** Work order **
Transcribe each of the entries exactly.

(Stored data entries)

Start of Block

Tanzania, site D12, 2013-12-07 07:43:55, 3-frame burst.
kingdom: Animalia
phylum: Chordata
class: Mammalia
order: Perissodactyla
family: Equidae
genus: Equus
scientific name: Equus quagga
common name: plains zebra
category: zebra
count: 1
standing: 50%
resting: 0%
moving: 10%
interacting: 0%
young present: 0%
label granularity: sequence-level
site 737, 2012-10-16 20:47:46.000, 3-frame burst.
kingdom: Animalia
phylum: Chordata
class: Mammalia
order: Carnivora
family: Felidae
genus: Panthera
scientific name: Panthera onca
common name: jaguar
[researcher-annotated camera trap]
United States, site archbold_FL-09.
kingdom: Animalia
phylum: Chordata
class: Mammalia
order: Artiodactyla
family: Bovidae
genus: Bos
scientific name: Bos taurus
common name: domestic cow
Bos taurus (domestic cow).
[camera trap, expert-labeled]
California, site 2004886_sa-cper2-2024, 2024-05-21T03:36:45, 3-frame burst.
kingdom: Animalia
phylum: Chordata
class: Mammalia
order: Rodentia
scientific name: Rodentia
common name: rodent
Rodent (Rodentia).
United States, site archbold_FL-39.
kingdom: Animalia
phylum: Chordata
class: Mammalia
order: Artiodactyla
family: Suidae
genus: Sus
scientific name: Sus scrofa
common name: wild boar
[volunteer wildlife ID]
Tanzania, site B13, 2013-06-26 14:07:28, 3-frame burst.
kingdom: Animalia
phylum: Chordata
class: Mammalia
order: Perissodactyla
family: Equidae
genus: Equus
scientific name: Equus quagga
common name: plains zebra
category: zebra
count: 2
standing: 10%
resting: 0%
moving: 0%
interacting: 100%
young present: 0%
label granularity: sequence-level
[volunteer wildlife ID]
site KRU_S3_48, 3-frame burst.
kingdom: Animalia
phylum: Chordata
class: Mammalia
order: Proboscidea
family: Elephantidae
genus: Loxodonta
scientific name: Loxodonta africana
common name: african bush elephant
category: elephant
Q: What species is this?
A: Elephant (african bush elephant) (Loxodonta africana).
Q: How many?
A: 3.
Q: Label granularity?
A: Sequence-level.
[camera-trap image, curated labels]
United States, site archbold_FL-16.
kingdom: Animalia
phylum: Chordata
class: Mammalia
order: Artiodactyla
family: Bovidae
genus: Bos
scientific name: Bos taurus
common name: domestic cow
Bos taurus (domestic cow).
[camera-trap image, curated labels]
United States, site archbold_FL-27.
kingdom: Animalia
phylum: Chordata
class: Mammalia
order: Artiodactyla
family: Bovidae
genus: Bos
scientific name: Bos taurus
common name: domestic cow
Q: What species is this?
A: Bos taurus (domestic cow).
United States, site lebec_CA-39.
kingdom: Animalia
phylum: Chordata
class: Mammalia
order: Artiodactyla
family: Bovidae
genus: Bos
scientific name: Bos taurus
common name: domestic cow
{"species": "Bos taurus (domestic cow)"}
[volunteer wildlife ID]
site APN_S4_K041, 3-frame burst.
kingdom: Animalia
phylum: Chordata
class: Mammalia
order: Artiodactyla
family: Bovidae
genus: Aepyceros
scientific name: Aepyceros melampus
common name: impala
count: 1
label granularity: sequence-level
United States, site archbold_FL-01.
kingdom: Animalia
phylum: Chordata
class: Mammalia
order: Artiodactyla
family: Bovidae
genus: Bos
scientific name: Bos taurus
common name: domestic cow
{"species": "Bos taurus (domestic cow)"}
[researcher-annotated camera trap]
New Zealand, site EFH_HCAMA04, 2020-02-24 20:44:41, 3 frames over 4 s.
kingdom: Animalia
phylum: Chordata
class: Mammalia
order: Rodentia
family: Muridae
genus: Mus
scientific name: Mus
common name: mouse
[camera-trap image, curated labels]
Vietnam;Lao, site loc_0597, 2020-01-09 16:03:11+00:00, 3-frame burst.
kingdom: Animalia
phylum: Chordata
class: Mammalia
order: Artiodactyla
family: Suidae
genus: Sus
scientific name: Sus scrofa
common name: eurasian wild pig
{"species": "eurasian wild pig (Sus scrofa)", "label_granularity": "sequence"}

End of Block

** Your response **
Tanzania, site D12, 2013-12-07 07:43:55, 3-frame burst.
kingdom: Animalia
phylum: Chordata
class: Mammalia
order: Perissodactyla
family: Equidae
genus: Equus
scientific name: Equus quagga
common name: plains zebra
category: zebra
count: 1
standing: 50%
resting: 0%
moving: 10%
interacting: 0%
young present: 0%
label granularity: sequence-level
site 737, 2012-10-16 20:47:46.000, 3-frame burst.
kingdom: Animalia
phylum: Chordata
class: Mammalia
order: Carnivora
family: Felidae
genus: Panthera
scientific name: Panthera onca
common name: jaguar
[researcher-annotated camera trap]
United States, site archbold_FL-09.
kingdom: Animalia
phylum: Chordata
class: Mammalia
order: Artiodactyla
family: Bovidae
genus: Bos
scientific name: Bos taurus
common name: domestic cow
Bos taurus (domestic cow).
[camera trap, expert-labeled]
California, site 2004886_sa-cper2-2024, 2024-05-21T03:36:45, 3-frame burst.
kingdom: Animalia
phylum: Chordata
class: Mammalia
order: Rodentia
scientific name: Rodentia
common name: rodent
Rodent (Rodentia).
United States, site archbold_FL-39.
kingdom: Animalia
phylum: Chordata
class: Mammalia
order: Artiodactyla
family: Suidae
genus: Sus
scientific name: Sus scrofa
common name: wild boar
[volunteer wildlife ID]
Tanzania, site B13, 2013-06-26 14:07:28, 3-frame burst.
kingdom: Animalia
phylum: Chordata
class: Mammalia
order: Perissodactyla
family: Equidae
genus: Equus
scientific name: Equus quagga
common name: plains zebra
category: zebra
count: 2
standing: 10%
resting: 0%
moving: 0%
interacting: 100%
young present: 0%
label granularity: sequence-level
[volunteer wildlife ID]
site KRU_S3_48, 3-frame burst.
kingdom: Animalia
phylum: Chordata
class: Mammalia
order: Proboscidea
family: Elephantidae
genus: Loxodonta
scientific name: Loxodonta africana
common name: african bush elephant
category: elephant
Q: What species is this?
A: Elephant (african bush elephant) (Loxodonta africana).
Q: How many?
A: 3.
Q: Label granularity?
A: Sequence-level.
[camera-trap image, curated labels]
United States, site archbold_FL-16.
kingdom: Animalia
phylum: Chordata
class: Mammalia
order: Artiodactyla
family: Bovidae
genus: Bos
scientific name: Bos taurus
common name: domestic cow
Bos taurus (domestic cow).
[camera-trap image, curated labels]
United States, site archbold_FL-27.
kingdom: Animalia
phylum: Chordata
class: Mammalia
order: Artiodactyla
family: Bovidae
genus: Bos
scientific name: Bos taurus
common name: domestic cow
Q: What species is this?
A: Bos taurus (domestic cow).
United States, site lebec_CA-39.
kingdom: Animalia
phylum: Chordata
class: Mammalia
order: Artiodactyla
family: Bovidae
genus: Bos
scientific name: Bos taurus
common name: domestic cow
{"species": "Bos taurus (domestic cow)"}
[volunteer wildlife ID]
site APN_S4_K041, 3-frame burst.
kingdom: Animalia
phylum: Chordata
class: Mammalia
order: Artiodactyla
family: Bovidae
genus: Aepyceros
scientific name: Aepyceros melampus
common name: impala
count: 1
label granularity: sequence-level
United States, site archbold_FL-01.
kingdom: Animalia
phylum: Chordata
class: Mammalia
order: Artiodactyla
family: Bovidae
genus: Bos
scientific name: Bos taurus
common name: domestic cow
{"species": "Bos taurus (domestic cow)"}
[researcher-annotated camera trap]
New Zealand, site EFH_HCAMA04, 2020-02-24 20:44:41, 3 frames over 4 s.
kingdom: Animalia
phylum: Chordata
class: Mammalia
order: Rodentia
family: Muridae
genus: Mus
scientific name: Mus
common name: mouse
[camera-trap image, curated labels]
Vietnam;Lao, site loc_0597, 2020-01-09 16:03:11+00:00, 3-frame burst.
kingdom: Animalia
phylum: Chordata
class: Mammalia
order: Artiodactyla
family: Suidae
genus: Sus
scientific name: Sus scrofa
common name: eurasian wild pig
{"species": "eurasian wild pig (Sus scrofa)", "label_granularity": "sequence"}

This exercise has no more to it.